Introduction to resource estimation part 3: mathematical equivalence of Kriging, RBFs and ML
In this post we will show the mathematical similarities and highlight the common factors in three different geostatistical methods: Kriging, implicit modelling and ML. No need to be (very) afraid when quickly scanning the document for all the equations. We have kept them as simple as possible to focus on similarities and a basic understand of the various techniques. However, a basic understanding of Matrices and Vectors is essential. We have unified the variables and terms used in different books and articles to make it easier to understand the different methods.
The purists (some mathematicians and geostatisticians) will likely get goosebumps when reading this. To those, we provide references to books and articles where they can find all the lovely details 😊.
For the exceptional geologist out there, that finds all this mathematical background as intriguing as we do, some of the references at the end I listed as recommended reading as they transformed our understanding of this topic. OK, let’s get going.
A short recap
In our previous posts we introduced the general concept of weighted averaging as a fundamental idea for interpolation and estimation. We demonstrated how a simple average can be calculated and extended it to weighted averages. From there we introduced more advanced interpolation techniques that provide different ways to calculate the weighting factors used for estimation, such as Kriging and RBFs
In general, an interpolation can be summarized as the weighted sum of known sample data:
\[e\verb|(|s_0\verb|)|= \sum_{i=1}^{n} \omega_i z\verb|(|s_i\verb|)|\]
Here, $s_0$ is the location at an unknown point (where we have not sampled), n is the number of known points (samples), z(si) are the measured values at the sample locations, (s), and ωi is the weighting factor for a known sample. So, again, it is just a sum of weights * sample values.
It’s all about the weights
Different interpolation techniques (also referred to as regression), like Inverse Distance Weighting (IDW), Kriging, RBFs and Machine Learning (ML) each have their own method to establish those weights. Each method in turn has a number of variants, but all of them provide ways to establish the weighting factors for the sample points to produce an estimate.
Below we will briefly mention each of the methods of establishing those weights, before showing some of the similarities between the methods.
Short note: in geology we primarily deal with spatial data and therefore interpolation is typically done in 3D. All of the below is written with this in mind, but most of what we wrote is applicable in other dimensions, ie. other types of data, as well.
Inverse distance weighting (IDW)
As already discussed, in IDW the weights are estimated in one of the simplest ways.

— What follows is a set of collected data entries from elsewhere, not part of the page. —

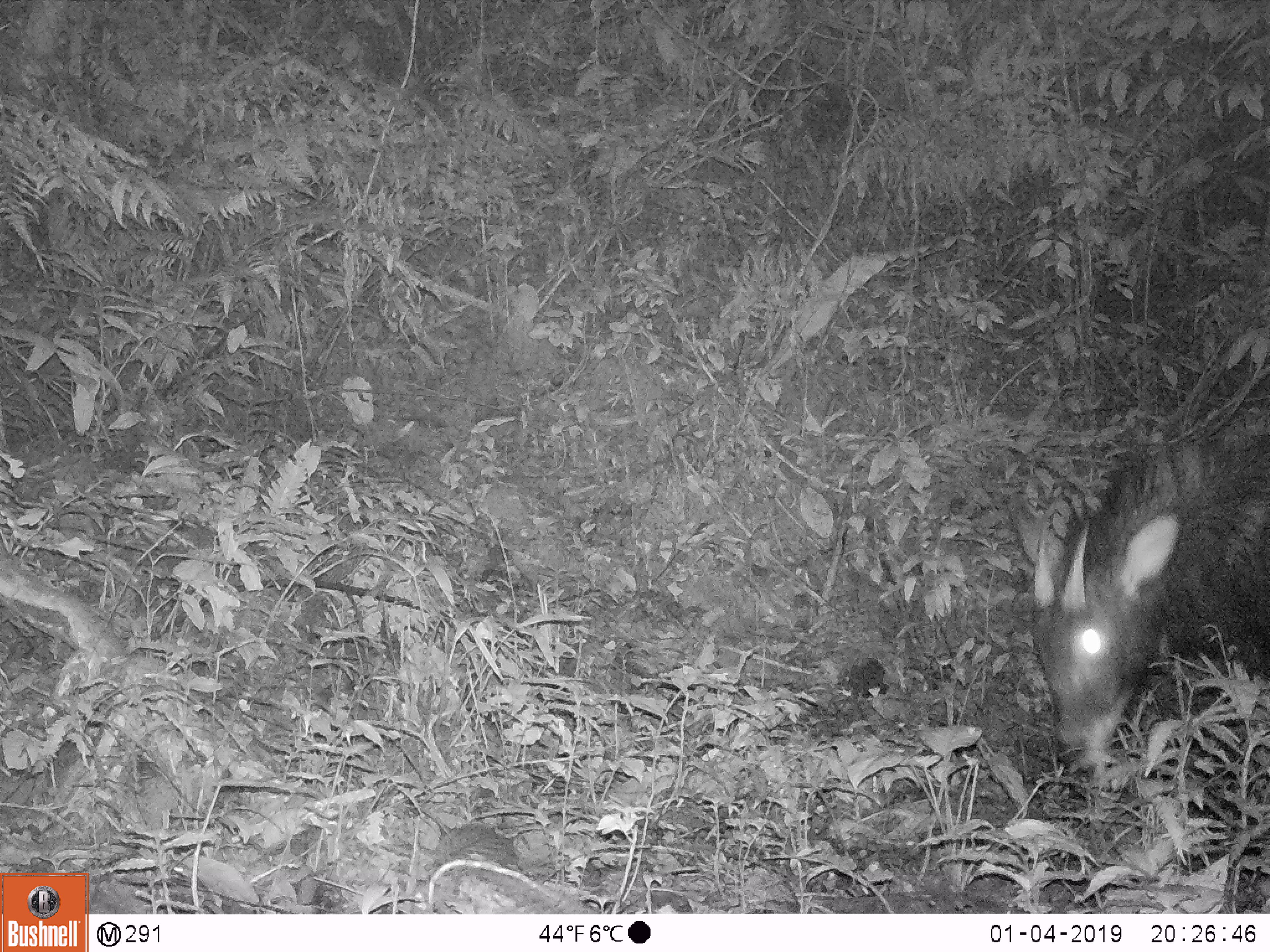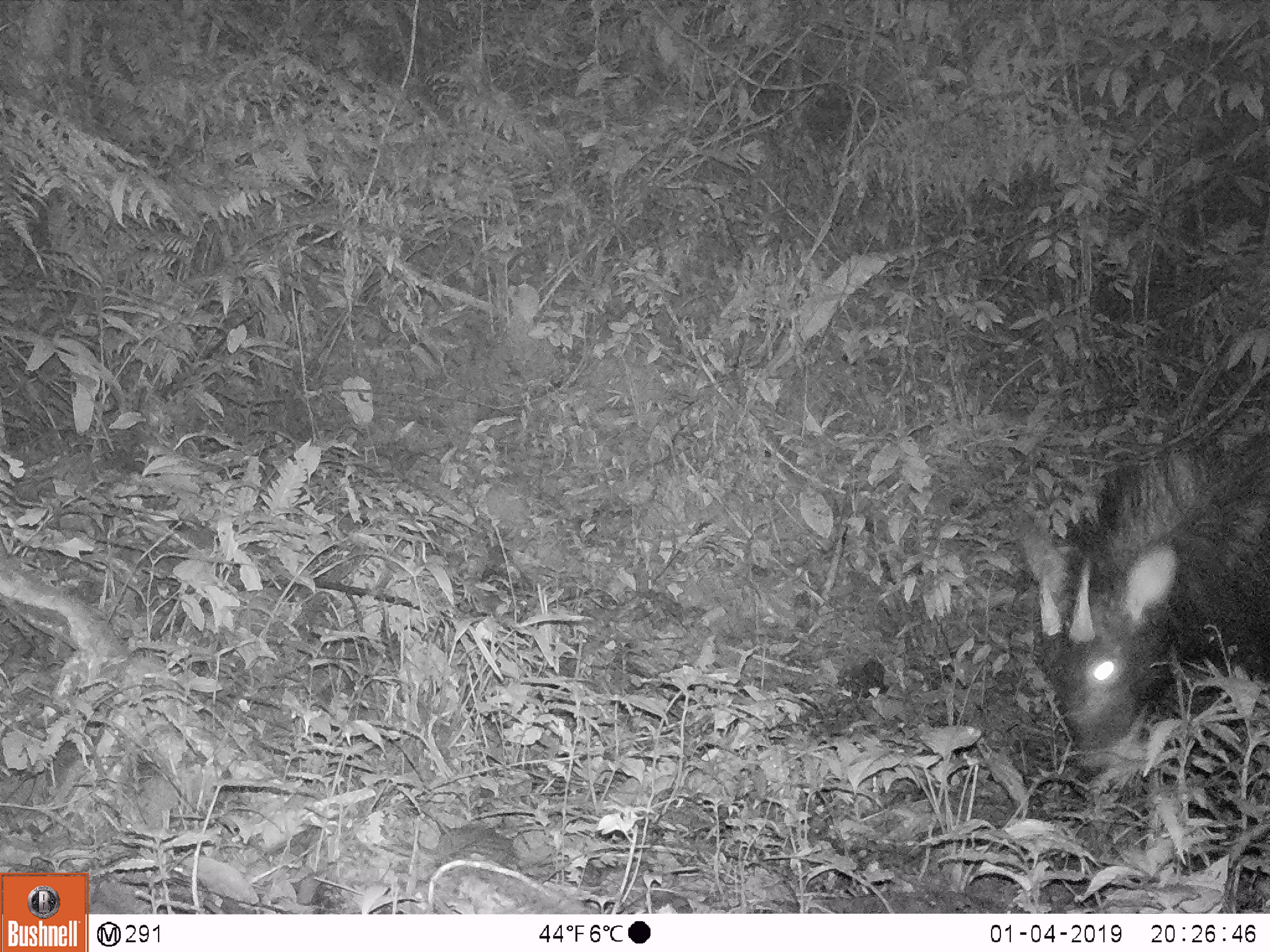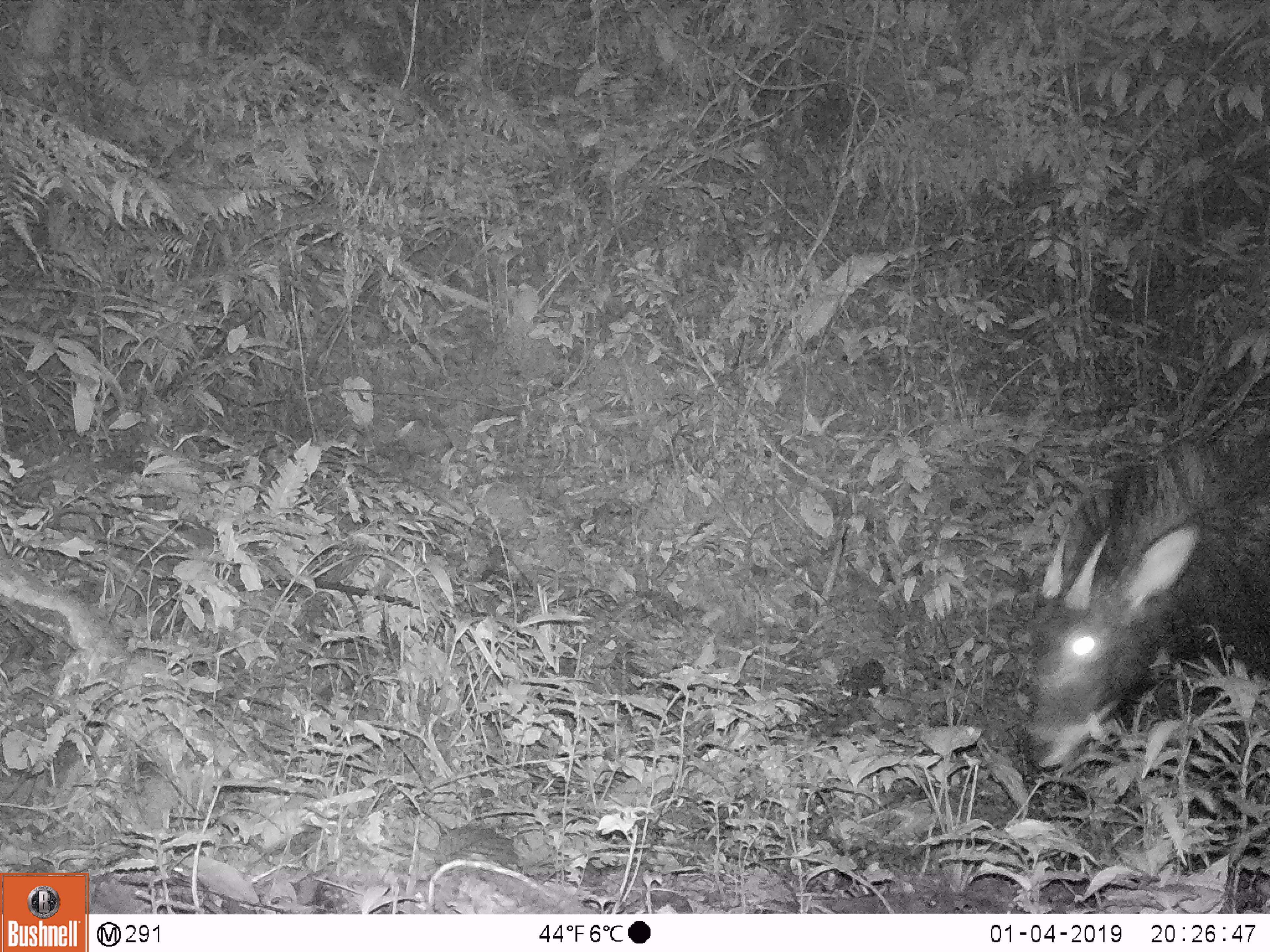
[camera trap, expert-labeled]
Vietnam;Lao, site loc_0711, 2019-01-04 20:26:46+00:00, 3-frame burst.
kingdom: Animalia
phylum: Chordata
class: Mammalia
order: Artiodactyla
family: Bovidae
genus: Capricornis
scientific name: Capricornis sumatraensis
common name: chinese serow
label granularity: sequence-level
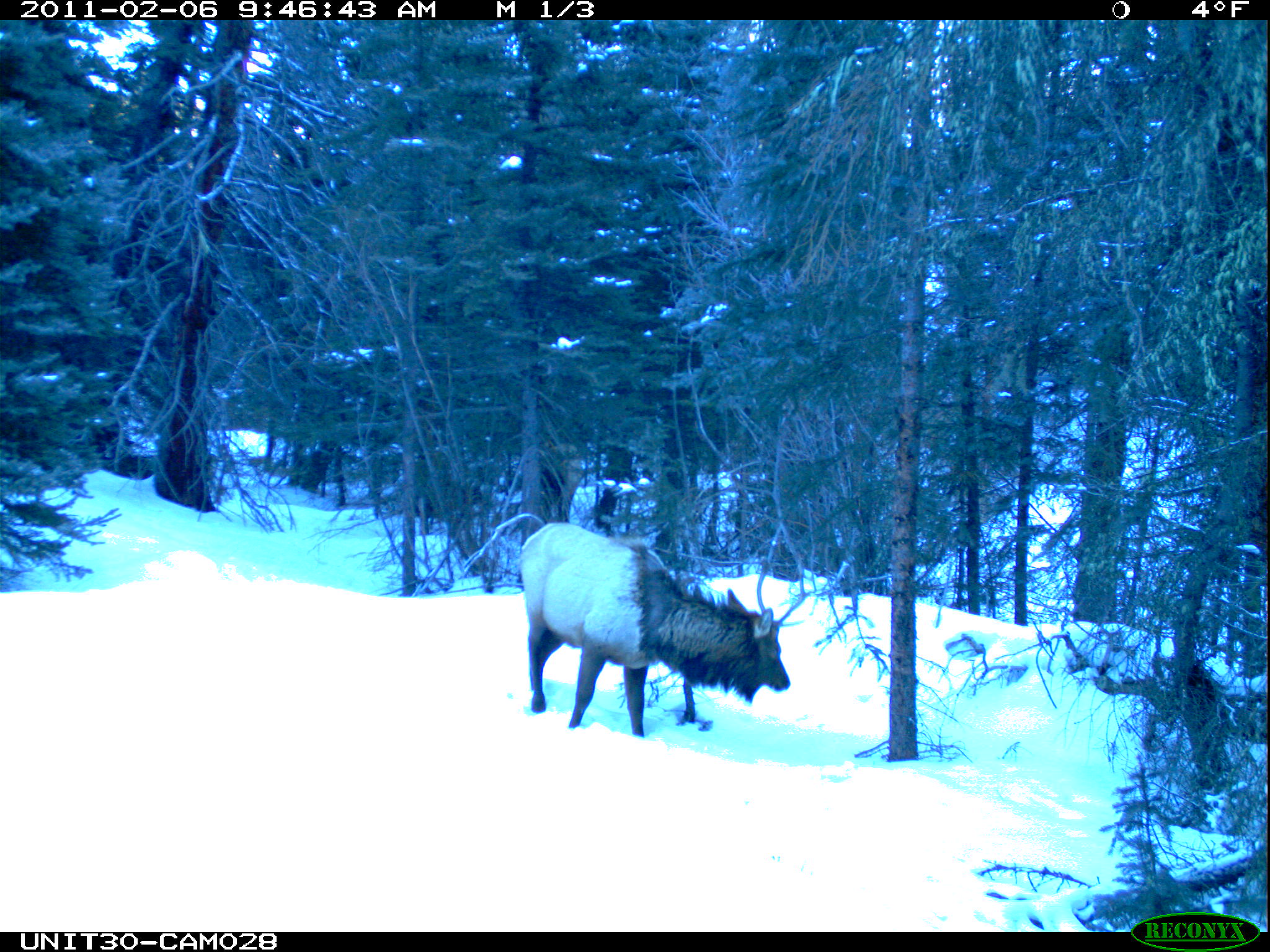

Each weight depends on the distance from the sample points to the unknown location:
\[\frac{1}{d^p}\]
The power p determines how quickly the influence of points further away diminishes. Typically, p = 2 for 2D data and p = 3 for 3D data.
To normalize the final estimate, each weight is divided by the sum of all the individual weights. This makes sure the weights add up to 1.
It is a simple and effective method at small distances, but has known issues that are reported in various articles, books etc. E.g., C.D. Lloyd: “Local models for spatial analysis”. So, most people switch to a more advanced method, commonly Kriging.
Kriging
This method also hardly needs any introduction. Many books and articles have covered Kriging and its many variants in fine detail [Chiles and Delfiner, Local models for spatial Analysis, Jackie Coombes]. Here we will merely focus on Simple and Ordinary Kriging following the same approach as in Local Models. Not because they are always the best Kriging methods, but due to their mathematical similarity with other methods described later.
In Kriging the weights are established as follows:
\[\omega = K^{-1} k\verb|(|s_0 \verb|)|\]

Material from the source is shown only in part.